[ale] WARNING - RANT Re: Comcast Caps Data at 250G/Month
Michael B. Trausch
mike at trausch.us
Sat Sep 6 19:35:26 EDT 2008
On Sat, Sep 06, 2008 at 06:11:46PM -0400, Sean wrote:
>
> Robert Reese hinted at another question I have on this whole issue of
> metered/block allocation of bandwidth:
>
> My router/firewall is hit hundreds of times each day by automated scripts
> trying to break in. Are those "knocks at the door" (KATD) counted as part
> of my bandwidth usage?
> Does the counting software have a minimum size that is counted? That is
> do these KATD add up per byte or per KB?
> I am thinking that some cell phone carriers count by the minute and some
> by the second. It makes a difference! If ISPs are counting by the KB then
> all those KATD are going to add up in a hurry.
>
While I haven't gotten a response to my question directed at Comcast
yet, I would be interested in finding out.

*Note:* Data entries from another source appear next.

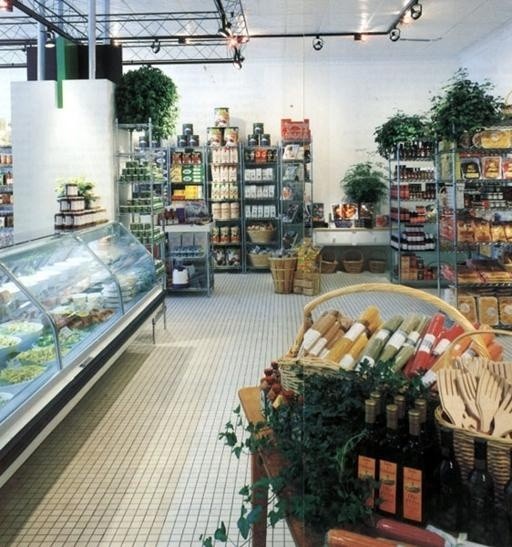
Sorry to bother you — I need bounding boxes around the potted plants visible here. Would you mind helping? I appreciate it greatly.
[339,160,388,228]
[52,176,101,209]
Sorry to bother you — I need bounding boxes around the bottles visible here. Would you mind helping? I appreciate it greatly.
[390,224,436,251]
[409,211,418,224]
[399,140,433,161]
[394,165,435,182]
[352,386,511,546]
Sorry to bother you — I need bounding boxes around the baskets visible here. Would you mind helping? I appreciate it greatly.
[342,249,365,272]
[246,249,270,266]
[272,283,495,400]
[267,255,298,269]
[248,225,276,242]
[431,330,511,506]
[271,270,293,294]
[320,248,337,273]
[367,249,388,272]
[293,267,321,295]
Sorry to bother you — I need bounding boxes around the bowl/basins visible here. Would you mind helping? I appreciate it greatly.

For the moment, I am making
the assumption that all traffic that makes it in or out, including the
overhead of TCP/IP, and including things that are filtered by your
router/NAT (e.g., inbound packets that get dropped due to iptables
rules) count against your limit.
Does anyone know if all that stuff makes it through to the statistics
that are output by the "ifconfig" utility? If a packet comes through
eth0, and it is dropped because it's filtered, does it still make it
into the stats?
And I can't imagine they'd count in bulk like that... I can pull
down-to-the-byte stats that (I am fairly sure) are accurate, they should
be able to do the same. If they are using any unit other than bits or
bytes for measurement, then they're going to be logging inaccurate
counts, and that would be wrong.
--- Mike
--
My sigfile ran away and is on hiatus.